The sheer scale of different devices through which people access and share information has been a major factor in this boom in a true (and critically, unified) cloud concept, and it is this ecosystem expansion which presents the biggest opportunity for Communications Service Providers (CSPs).
This opportunity isn’t solely for those providing services to everyday consumers. At the enterprise level, a cloud which allows constant access, the synching of data and files with colleagues, and the fundamental security necessary is a highly compelling proposition to business.
Critical for the move to the cloud however is access – there is not much use in having all your information stored remotely if you can’t get to it. This is where CSPs can play a key role, and can differentiate on quality and reliability rather than just simply price.
Competing on price is not conducive to a long-term success story, as witnessed in the broadband market, where the industry’s growth years were centred on price-based competition. However, this was when bandwidth was used for small packet files and not high volume content such as video streaming, with the result that ISPs now have to deliver massive amounts of content for little financial reward.

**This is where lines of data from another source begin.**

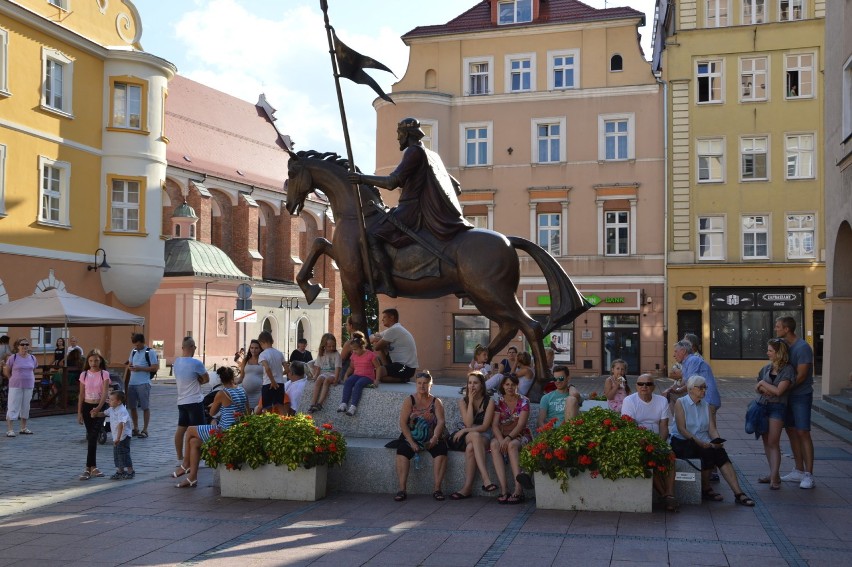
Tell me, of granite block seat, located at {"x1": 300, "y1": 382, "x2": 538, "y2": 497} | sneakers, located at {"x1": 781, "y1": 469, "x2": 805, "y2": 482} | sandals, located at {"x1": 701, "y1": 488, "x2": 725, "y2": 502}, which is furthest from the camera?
sneakers, located at {"x1": 781, "y1": 469, "x2": 805, "y2": 482}

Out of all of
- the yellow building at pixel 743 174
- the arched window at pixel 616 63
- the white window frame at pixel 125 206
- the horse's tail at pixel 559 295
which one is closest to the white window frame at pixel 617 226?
the yellow building at pixel 743 174

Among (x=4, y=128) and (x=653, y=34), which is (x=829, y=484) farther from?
(x=653, y=34)

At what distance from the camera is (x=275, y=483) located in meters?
10.7

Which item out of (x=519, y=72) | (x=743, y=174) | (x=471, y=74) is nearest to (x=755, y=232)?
(x=743, y=174)

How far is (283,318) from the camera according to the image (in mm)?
60656

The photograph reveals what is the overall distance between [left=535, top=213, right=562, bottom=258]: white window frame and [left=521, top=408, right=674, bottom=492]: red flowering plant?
29.7m

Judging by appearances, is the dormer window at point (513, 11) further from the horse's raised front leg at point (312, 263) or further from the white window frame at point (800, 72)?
the horse's raised front leg at point (312, 263)

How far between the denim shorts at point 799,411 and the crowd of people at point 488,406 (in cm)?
1

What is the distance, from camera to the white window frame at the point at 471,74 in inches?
1608

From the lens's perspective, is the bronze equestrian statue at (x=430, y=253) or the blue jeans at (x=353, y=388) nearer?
the bronze equestrian statue at (x=430, y=253)

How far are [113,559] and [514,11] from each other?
121ft

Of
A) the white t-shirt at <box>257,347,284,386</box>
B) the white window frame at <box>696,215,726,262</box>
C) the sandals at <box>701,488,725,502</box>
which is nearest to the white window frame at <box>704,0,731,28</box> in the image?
the white window frame at <box>696,215,726,262</box>

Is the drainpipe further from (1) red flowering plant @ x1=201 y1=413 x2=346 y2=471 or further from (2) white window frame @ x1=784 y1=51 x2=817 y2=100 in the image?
(1) red flowering plant @ x1=201 y1=413 x2=346 y2=471

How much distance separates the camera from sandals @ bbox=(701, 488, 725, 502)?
10.4 metres
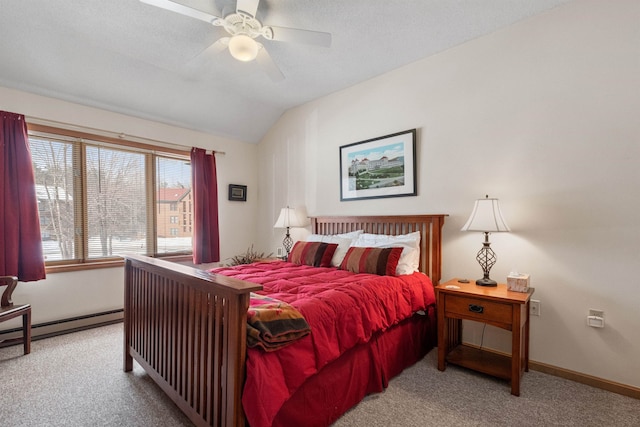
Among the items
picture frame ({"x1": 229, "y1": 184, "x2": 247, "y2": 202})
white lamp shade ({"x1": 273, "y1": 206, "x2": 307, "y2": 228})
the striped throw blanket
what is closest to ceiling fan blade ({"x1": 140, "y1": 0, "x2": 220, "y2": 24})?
the striped throw blanket

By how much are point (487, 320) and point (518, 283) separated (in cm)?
36

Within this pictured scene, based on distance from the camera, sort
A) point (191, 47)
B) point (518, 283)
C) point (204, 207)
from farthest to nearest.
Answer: point (204, 207) → point (191, 47) → point (518, 283)

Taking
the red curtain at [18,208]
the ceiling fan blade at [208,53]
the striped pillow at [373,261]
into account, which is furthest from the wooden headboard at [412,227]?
the red curtain at [18,208]

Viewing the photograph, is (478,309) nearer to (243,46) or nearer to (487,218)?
(487,218)

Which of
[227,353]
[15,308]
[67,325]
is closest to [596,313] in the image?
[227,353]

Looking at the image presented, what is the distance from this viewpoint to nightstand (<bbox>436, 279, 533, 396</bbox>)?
6.66ft

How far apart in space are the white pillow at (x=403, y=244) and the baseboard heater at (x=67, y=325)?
9.50 ft

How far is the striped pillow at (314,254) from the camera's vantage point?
3078 mm

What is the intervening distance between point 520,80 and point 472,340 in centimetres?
225

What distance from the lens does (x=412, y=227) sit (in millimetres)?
3039

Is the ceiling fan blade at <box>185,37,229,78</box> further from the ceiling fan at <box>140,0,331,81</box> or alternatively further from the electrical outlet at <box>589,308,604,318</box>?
the electrical outlet at <box>589,308,604,318</box>

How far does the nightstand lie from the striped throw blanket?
1309mm

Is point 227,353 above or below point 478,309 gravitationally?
above

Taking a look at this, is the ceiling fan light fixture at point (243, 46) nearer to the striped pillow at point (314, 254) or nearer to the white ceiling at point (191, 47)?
the white ceiling at point (191, 47)
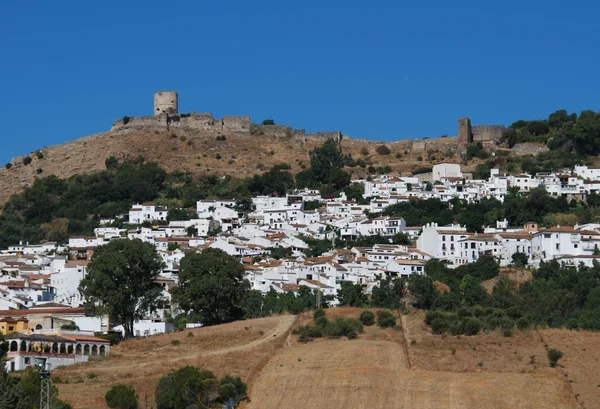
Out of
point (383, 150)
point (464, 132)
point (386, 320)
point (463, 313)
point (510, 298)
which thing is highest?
point (464, 132)

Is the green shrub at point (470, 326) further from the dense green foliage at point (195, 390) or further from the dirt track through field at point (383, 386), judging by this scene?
the dense green foliage at point (195, 390)

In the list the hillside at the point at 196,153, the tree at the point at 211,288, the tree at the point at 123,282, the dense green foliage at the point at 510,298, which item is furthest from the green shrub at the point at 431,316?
the hillside at the point at 196,153

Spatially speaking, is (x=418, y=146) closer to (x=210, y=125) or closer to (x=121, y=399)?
(x=210, y=125)

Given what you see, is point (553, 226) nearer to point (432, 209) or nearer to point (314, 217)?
point (432, 209)

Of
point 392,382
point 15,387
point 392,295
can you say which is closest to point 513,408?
point 392,382

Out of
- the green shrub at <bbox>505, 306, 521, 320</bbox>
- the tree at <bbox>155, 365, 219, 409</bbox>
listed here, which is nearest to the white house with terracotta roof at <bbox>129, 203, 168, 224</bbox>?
the green shrub at <bbox>505, 306, 521, 320</bbox>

Differentiation through quality however relies on companies delivering on promises. It sounds obvious, but for many companies the drive to own every element of the cloud value chain could diminish their core offerings in the process. For CSPs there is the challenge, and the delicately balanced argument, as to whether they should strive to become fairly good at most value chain deliverables or instead become superb at one or two and stand out as a valuable best-of-breed asset within a wider success story.
Furthermore, companies traditionally outside the sector may think they can deliver operator services within a cloud infrastructure and seek to gain market share. The result could be that everyone delivers an overall poor service whilst simultaneously devaluing their core products.
Shifting the mind-set to quality over price will ensure that only the best and most able companies will meet customer demands in the highly competitive cloud environment. Inherent within this is the need for guarantees over quality and service. An argument, surely, for vendors to specialise in what they are good at.
Underpinning this quality assurance should be a robust back office and transparent visibility into service delivery – without these, how can a customer be confident they are getting value for money? Service Level Agreements set standards which form the foundations of a successful contract, and provide back up to both parties in ensuring targets and quality levels are adhered to.
The cloud opportunity is one the CSPs are well suited to become an integral part of (and should reap the significant rewards from), but this won’t happen if quality is not placed at the centre of customer service.
By delivering high quality, reliable services –starting with the back office - those with a rich heritage in the industry will be able to meet (and go beyond) high customer expectations. This will help to ensure that competitors without Telecoms expertise) will struggle and the CSPs will remain the critical factor in delivering cloud-based network services.